Caro Tavares Moreira,

Por estarem todos calados é que se percebe bem que isto não vai acabar nunca.

Anthrax disse...

Ói! Querem que eu fale?

Eu posso falar. É que ainda 'tou ventando fogo. Tivesse eu umas escamas coloridas e parecia um dragãozinho. :)))

Estou a brincar (estava-me só a meter com o "camarada" Tóni que se estava a queixar que estavam todos calados).

Lamentavelmente, não posso falar sobre este assunto porque não sei mas, vou ficar por aqui a ouvir-vos falar. Quiçá, aprendo alguma coisa.

Rui Fonseca disse...

Caro Tavares Moreira,

Lê-se o seu "post" e ocorre-nos a interrogação recorrente: Onde é que isto vai parar?

De qualquer modo, salvo melhor opinião, a dívida privada preocupa-me bastante menos que a dívida pública.

Pela simples razão que é esta última que, de um modo ou de outro, terei também de pagar enquanto for vivo.

E lá voltamos à dívida pública, mais uma vez.

Acredite que não é assunto que me tire o sono, mas é uma questão que me desafia sempre a alguns comentários. Porque, mais tarde ou mais cedo, a ribaldaria tem forçosamente de chegar ao fim. As árvores não crescem até aos céus e a dívida pública também não, se a moeda não pode desvalorizar-se para a amortizar.

A despesa pública tem de contrair-se. Onde?
Quanto mais tarde se atacar o tema mais ela cresce potenciada pela espiral de juros. Os refinanciadores, mais tarde ou mais cedo, imporão condições se nós não as impusermos a nós próprios.
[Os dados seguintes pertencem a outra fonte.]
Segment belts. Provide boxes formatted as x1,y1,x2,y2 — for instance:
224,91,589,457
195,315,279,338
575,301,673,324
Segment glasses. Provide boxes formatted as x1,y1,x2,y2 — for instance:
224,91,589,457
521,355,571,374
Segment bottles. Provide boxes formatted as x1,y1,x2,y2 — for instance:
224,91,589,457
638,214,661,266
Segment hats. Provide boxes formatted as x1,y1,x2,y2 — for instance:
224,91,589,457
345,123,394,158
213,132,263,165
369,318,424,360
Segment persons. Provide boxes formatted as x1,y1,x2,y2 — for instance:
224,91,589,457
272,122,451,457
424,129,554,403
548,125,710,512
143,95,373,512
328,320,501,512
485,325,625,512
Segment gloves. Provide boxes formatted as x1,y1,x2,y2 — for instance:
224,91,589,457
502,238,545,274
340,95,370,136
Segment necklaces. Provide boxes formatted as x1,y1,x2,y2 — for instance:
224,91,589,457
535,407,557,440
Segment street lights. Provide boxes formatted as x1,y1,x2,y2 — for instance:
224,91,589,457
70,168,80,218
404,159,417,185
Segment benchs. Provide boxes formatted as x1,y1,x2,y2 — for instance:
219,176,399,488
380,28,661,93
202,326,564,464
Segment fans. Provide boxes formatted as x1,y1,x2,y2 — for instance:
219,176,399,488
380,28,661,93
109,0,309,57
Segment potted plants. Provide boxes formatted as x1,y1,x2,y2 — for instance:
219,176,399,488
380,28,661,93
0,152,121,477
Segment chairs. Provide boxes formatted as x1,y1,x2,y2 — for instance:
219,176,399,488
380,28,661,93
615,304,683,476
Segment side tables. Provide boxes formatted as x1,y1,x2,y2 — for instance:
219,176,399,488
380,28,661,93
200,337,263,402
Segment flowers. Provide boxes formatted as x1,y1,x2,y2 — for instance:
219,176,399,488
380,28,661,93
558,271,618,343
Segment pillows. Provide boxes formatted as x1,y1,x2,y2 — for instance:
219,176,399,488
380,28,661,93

Ou não?

Tavares Moreira disse...

Caro Rui Fonseca,

Para este efeito, dívida privada ou pública tanto faz, temos de a pagar - a menos que fizessemos como a Argentina que rejeitou uma parte da dívida externa há cerca de meia dúzia de anos e parece que nem se deu mal com essa ousadíssima decisão.
No nosso caso, todavia, uma decisão desse tipo valer-nos-ia um "cartão vermelho" do Conselho Europeu, por proposta da Comissão, e a consequente expulsão do Euro, com a subsequente falência de quase todo o sistema financeiro (salvar-se-iam os bancos estrangeiros...).
Onde é que isto vai parar pergunta e bem.
A minha resposta é simples: não sei, apenas sei que não poderá continuar indefinidamente porque os credores acabarão por se saturar.
O que não vejo, no horizonte de alguns anos, é qualquer hipótese de melhoria, porque estamos de pés e mãos atados: é o próprio serviço da dívida, juros apenas, que nos obriga a aumentar todos os anos a própria dívida.
Como disse no post, estamos "trapped", caímos na ratoeira e de lá não conseguimos sair.
Quero dizer-lhe que em diversas intervenções na A.R., em 2002, 2003 e 2004, tentei chamar a atenção para este problema, mas confesso que ninguém me deu ouvidos.
Creio que mesmo aqueles que me aplaudiam nunca tiveram a noção da gravidade do problema.
E ainda me recordo de um aparte do Deputado do PS José Magalhãse, actualmente Secretário de Estado, numa passagem duma das minhas últimas intervenções no hemiciclo dizer "Isto é discurso do passado...".
Pois é, até pode ser do passado.
O problema é que também é do presente e vai ser mais ainda do futuro...

Rui Fonseca disse...

Grato pela sua atenção e paciência atrevo-me, no entanto, a abusar desta para lhe colocar uma dúvida a propósito da sua afirmação:

"Para este efeito, dívida privada ou pública tanto faz,..."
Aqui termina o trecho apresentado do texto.